Segment Start: Data section

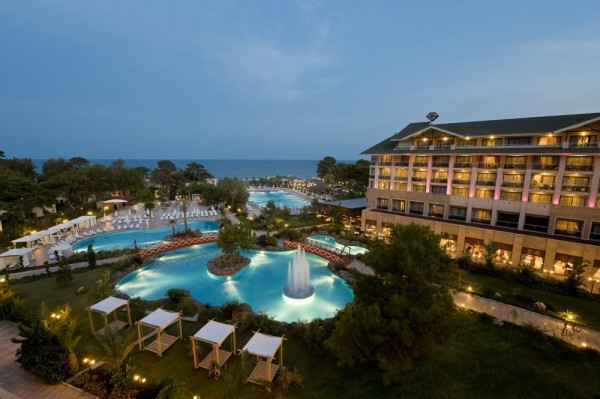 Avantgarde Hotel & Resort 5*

Segment End: Data section
Segment Start: Data section

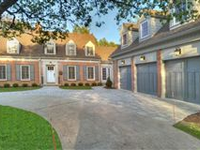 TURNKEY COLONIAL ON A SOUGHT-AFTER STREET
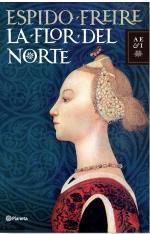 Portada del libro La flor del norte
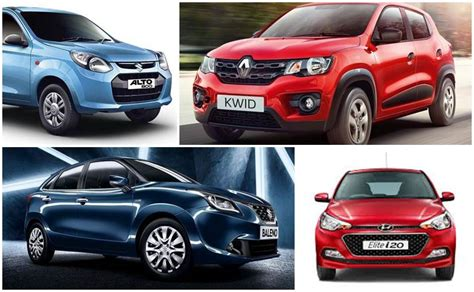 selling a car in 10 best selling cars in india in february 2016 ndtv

Segment End: Data section

Out of the records above, return only the lines from the one with "Portada del libro La flor del norte" through the one with "selling a car", exactly, and none of the pictures.

### Reply to the exercise
 Portada del libro La flor del norte
 selling a car in 10 best selling cars in india in february 2016 ndtv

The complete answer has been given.